Furthermore a lot will depend on the system and how precise it is; if a test tone of exactly 63Hz is played then what other harmonics/distortion does the system put out?

For example, an average system with say 20% harmonic distortion in the low frequencies (seriously this is very common) will produce your 63 Hz pure fundamental along with other harmonics at 20% of the level of the pure 63 Hz tone. In this case, this primary fundamental and the added harmonics will interact with the room to produce an average level of sound that might be significantly different from just a perfect 63 Hz single frequency. Given a specific measurement position, if the room produces a 30 db null at 63 Hz but is roughly flat for the other harmonics then the SPL meter would show only 14 db down when playing the 63 Hz test signal. If some of the other harmonics are boosted by 10db or more by the room then the SPL meter may even measure higher ...say only 6 db down! (I may have got the math slightly wrong but I hope you get the idea)

This suggests that it may actually be easier to generate a flat room response when playing pure frequencies on an average quality system!! Not that the average system will necessarily sound good because bass sounds have added harmonics or distortion.

It also suggests that a very high quality reproduction system with full range may be expected to place much higher demands on the room setup, treatment etc. A pefect amp and speaker would show you the full null by producing exactly and only the pure 63 HZ a hard car suspension as opposed to a soft forgiving suspension... in one you really feel the bumps and road the other you can't really feel the road even if it feels generally more comfortable on a variety of surfaces.

Given the above huge caveats, if you can achieve +/- 3 db in the bass then I think you have an absolutely phenominal setup. I would expect +/- 10 db to be more typical in the bass (and quite acceptable sonically to many)...
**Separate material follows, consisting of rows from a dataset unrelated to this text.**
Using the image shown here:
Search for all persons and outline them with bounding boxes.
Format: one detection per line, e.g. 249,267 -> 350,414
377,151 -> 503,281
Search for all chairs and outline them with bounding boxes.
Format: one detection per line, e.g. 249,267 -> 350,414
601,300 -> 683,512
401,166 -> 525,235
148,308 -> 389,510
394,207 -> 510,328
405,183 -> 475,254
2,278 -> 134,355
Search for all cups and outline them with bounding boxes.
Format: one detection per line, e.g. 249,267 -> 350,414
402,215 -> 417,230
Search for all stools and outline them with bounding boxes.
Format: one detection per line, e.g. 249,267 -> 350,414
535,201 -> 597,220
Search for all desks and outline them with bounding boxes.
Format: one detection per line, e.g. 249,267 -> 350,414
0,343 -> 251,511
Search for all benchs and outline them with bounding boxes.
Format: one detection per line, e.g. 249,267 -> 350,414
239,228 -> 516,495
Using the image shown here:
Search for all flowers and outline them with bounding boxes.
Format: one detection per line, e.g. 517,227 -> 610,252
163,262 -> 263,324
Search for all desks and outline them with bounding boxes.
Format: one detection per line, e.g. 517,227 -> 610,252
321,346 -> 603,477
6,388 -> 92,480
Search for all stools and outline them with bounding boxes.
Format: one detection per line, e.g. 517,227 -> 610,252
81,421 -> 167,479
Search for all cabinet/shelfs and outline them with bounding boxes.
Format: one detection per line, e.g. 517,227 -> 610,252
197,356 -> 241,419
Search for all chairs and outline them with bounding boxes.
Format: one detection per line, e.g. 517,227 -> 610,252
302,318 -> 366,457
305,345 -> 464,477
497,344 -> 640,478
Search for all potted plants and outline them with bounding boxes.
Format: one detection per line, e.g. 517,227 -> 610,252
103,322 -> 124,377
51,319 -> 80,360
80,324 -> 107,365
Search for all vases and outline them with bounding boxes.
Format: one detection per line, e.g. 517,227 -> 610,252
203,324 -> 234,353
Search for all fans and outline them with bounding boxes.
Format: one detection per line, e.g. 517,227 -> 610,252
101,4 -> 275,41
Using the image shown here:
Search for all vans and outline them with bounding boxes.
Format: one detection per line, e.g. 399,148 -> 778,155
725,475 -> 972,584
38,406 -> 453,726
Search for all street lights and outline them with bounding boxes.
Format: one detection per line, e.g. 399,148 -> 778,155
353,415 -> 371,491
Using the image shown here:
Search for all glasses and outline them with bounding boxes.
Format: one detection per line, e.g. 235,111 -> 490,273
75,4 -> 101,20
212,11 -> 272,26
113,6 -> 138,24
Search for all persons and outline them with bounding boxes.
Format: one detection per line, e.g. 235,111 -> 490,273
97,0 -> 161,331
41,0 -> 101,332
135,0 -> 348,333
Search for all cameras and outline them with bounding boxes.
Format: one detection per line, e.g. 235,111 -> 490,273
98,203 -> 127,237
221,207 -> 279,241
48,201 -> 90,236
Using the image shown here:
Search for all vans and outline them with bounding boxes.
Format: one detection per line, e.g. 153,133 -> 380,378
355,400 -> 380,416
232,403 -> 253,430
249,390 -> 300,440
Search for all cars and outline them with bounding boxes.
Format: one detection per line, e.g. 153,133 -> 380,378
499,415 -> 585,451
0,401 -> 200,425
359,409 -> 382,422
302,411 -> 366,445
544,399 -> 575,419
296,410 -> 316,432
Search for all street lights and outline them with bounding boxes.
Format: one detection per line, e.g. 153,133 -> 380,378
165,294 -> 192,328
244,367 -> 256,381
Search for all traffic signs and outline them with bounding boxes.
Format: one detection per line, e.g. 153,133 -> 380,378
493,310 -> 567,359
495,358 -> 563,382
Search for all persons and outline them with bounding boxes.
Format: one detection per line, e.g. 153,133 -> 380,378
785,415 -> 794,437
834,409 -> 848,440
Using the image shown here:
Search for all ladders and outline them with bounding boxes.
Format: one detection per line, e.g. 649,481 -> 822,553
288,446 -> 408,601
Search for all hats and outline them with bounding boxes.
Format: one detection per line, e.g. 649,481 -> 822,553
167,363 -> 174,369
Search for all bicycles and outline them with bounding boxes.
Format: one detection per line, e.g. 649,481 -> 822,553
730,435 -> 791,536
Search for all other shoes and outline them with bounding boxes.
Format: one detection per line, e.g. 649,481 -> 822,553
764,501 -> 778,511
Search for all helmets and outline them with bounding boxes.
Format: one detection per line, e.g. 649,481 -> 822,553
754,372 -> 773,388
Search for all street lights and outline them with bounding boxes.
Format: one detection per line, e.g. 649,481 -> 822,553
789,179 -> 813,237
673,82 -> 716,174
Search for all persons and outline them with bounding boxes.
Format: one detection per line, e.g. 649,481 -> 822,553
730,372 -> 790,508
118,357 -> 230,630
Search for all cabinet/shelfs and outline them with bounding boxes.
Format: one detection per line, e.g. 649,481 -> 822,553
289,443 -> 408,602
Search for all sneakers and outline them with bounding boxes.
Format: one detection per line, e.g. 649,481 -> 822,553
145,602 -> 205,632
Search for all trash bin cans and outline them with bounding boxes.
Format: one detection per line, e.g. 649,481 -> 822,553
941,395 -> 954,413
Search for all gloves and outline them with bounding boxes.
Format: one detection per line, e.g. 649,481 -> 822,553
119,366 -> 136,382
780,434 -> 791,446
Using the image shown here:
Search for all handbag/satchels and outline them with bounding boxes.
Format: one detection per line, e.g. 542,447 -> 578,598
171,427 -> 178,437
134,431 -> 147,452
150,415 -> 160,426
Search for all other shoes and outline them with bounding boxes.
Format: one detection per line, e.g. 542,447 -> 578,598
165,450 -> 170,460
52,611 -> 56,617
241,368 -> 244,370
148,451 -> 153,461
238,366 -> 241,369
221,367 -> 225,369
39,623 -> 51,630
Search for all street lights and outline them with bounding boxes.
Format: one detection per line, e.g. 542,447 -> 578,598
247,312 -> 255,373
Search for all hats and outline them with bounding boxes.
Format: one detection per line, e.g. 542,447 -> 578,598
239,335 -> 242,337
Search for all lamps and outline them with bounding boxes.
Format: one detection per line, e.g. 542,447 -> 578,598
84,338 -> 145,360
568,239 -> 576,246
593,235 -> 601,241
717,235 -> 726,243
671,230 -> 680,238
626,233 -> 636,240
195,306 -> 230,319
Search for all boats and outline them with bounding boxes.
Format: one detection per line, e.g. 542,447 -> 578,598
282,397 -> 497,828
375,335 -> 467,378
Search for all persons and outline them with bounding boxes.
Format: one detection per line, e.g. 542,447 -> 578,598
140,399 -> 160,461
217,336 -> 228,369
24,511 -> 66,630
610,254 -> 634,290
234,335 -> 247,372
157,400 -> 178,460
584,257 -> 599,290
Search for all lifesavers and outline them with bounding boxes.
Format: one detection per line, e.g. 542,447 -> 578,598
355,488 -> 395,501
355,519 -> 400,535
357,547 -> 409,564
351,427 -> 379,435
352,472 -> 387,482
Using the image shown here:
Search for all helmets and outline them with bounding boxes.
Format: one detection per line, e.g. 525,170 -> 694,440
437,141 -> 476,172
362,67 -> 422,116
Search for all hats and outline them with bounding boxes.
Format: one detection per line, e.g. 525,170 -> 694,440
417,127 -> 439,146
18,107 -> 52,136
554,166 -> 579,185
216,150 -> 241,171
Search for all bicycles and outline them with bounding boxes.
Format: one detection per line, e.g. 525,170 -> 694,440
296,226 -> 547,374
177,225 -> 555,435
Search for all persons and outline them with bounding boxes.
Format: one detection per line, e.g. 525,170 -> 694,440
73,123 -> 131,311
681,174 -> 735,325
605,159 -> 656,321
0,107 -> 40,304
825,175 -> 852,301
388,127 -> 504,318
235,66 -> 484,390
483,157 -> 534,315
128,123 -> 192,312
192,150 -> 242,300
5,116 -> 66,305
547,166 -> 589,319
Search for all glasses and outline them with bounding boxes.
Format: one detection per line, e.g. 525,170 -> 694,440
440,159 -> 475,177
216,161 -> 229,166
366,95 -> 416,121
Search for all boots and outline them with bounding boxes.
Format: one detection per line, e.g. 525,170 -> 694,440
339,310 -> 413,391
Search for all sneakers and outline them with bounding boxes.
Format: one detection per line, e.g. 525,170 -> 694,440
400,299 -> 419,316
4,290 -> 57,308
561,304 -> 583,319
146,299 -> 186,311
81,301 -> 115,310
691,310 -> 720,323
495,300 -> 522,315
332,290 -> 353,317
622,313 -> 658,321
Outside of the omnidirectional bass frequencies (say above 400 Hz ) then +/- 3 db should be readily achieveable in most systems (the speakers controlled dispersion already helps a lot to reduce room effects)
This is what one guy did that was where you're at (me too for that matter). This was a home theater room, but you'll get the idea.


You don't have to do the entire project at once, I'd start with bass traps and work your way up as time & money permit.

Great Article.
Agreed..fishboat...that as a great article. I am actually using the REW software mentioned in that article.